Pearce has pleaded not guilty. His attorney, Jacob Glucksman, attacked the women's credibility in a bail motion, saying either they had waited years to come forward or that prosecutors had previously rejected their claims. Prosecutors, Glucksman wrote, "appear to have dusted off old files against Mr. Pearce and, in turn, filed very serious offenses against him that carry the possibility of life in prison in an effort to keep Mr. Pearce detained while they continue to investigate the deaths of the two women."

In one of the alleged encounters, Pearce in 2010 responded to a message that a college student had posted on Craigslist looking for a bedroom to rent, saying he had a cheap room available. When the student came to look at the room, Pearce, whom she described as "very flirty but charming," offered her a glass of whiskey.

As she drank it on the couch, the room started to spin. When she came to, Pearce was penetrating her with a wine bottle, Deputy Dist. Atty. Catherine Mariano alleged in arguing that his bail, following his arrest in December, should be kept at $3.4 million. The accuser said she fought him off and fled the apartment. Afterward, Pearce sent her text messages threatening to hurt her family, a probation officer wrote.

Another woman told a similar story: After allegedly raping her while she was unconscious, Pearce recited her home address and threatened to hurt her family if she told anyone what he'd done, the probation officer wrote.

A third woman recounted to police being drugged and raped by Pearce after meeting him on Tinder, the dating app. Yet another woman told police she reached out to Pearce for help finding a job after coming across his profile on a networking site, which showed photographs of Pearce posing with "famous people." He raped her while yelling vulgar insults at her, she told authorities.

Pearce and Osborn allowed police to search the apartment. One bed had been stripped of its sheets. In Pearce's room were "numerous trophies for pornography" and memorabilia signed by the disgraced porn star Ron Jeremy, Vander Lee wrote. Police found two digital scales and, inside a shoebox, $20,000 to $30,000 in cash, according to the affidavit.

Four days later, detectives interviewed two actors, who said Osborn had told them he "had the craziest weekend of his life." They said Osborn told them some girls had come to his apartment to party. "Christy" was in a room by herself and "the other girl was hooking up" with one of his roommates, he said, "like making out or something like that."

The doctor who performed Giles and Cabrales' autopsies noted no sexual or physical trauma, Vander Lee wrote, but nurses who treated Cabrales in the hospital noted slight bleeding and a small abrasion in her vagina.

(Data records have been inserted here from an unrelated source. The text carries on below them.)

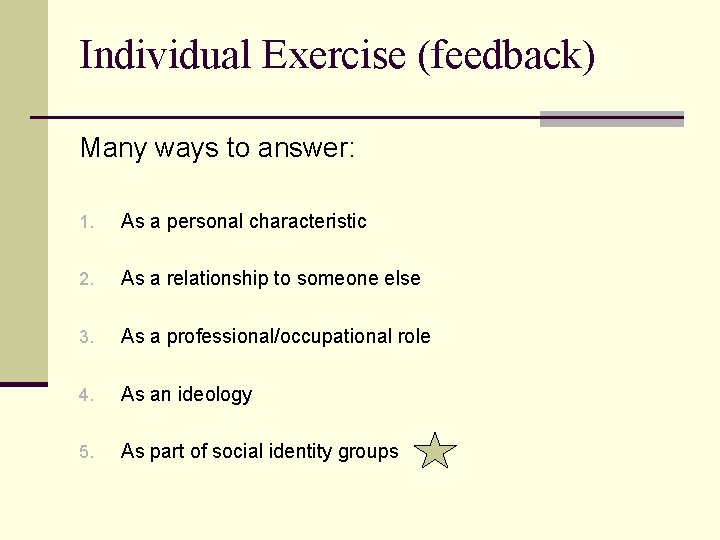 Individual Exercise (feedback)

Many ways to answer:

1. As a personal characteristic

2. As a relationship to someone else

3. As a professional/occupational role

4. As an ideology

5. As part of social identity groups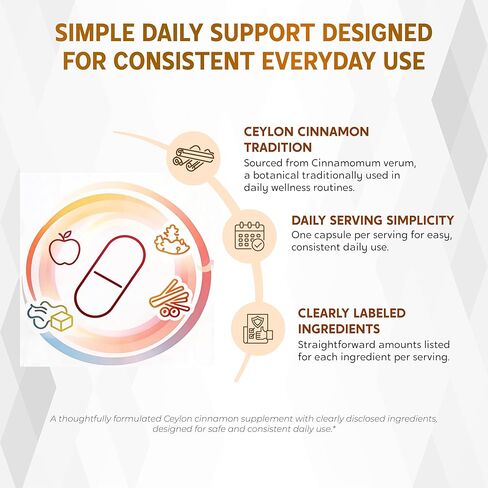 SIMPLE DAILY SUPPORT DESIGNED FOR CONSISTENT EVERYDAY USE

CEYLON CINNAMON TRADITION
Sourced from Cinnamomum verum, a botanical traditionally used in daily wellness routines.

DAILY SERVING SIMPLICITY
One capsule per serving for easy, consistent daily use.

CLEARLY LABELED INGREDIENTS
Straightforward amounts listed for each ingredient per serving.

A thoughtfully formulated Ceylon cinnamon supplement with clearly disclosed ingredients, designed for safe and consistent daily use.*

Osborn told the actors he woke up and went to get a COVID test for his job. When he came back, Pearce said, "I think she's dead," referring to Giles. Osborn couldn't find a pulse on her. "Freaked out" and not wanting to call 911, he said they brought Giles to a hospital in Culver City. Feeling a faint pulse on Cabrales and wanting to avoid suspicion, they took her to a different hospital, he said, according to the affidavit.

Osborn told the actors that during their search police had missed "a bunch of drugs" and one of the women's phones. He seemed "almost proud," one of the actors told detectives, recalling Osborn saying, "They didn't find her phone that we took and so we had to ditch that and then, thank God, they didn't find like these drugs underneath this money or we would have been in like big trouble."

Ansbach's attorney has told detectives there are videos on his client's phone of Giles and Cabrales using drugs inside the apartment on Olympic Boulevard, the affidavit says.

Detectives got a warrant in January to search phones, tablets, laptops, SD cards, cameras, flash drives, VHS tapes and voice recorders seized from all three men, who investigators suspect may have recorded some of the events leading up to Giles and Cabrales' deaths. And based on statements from his alleged victims, Pearce "may have recorded his sexual assaults, drug use and other demeaning behavior toward women," Vander Lee wrote.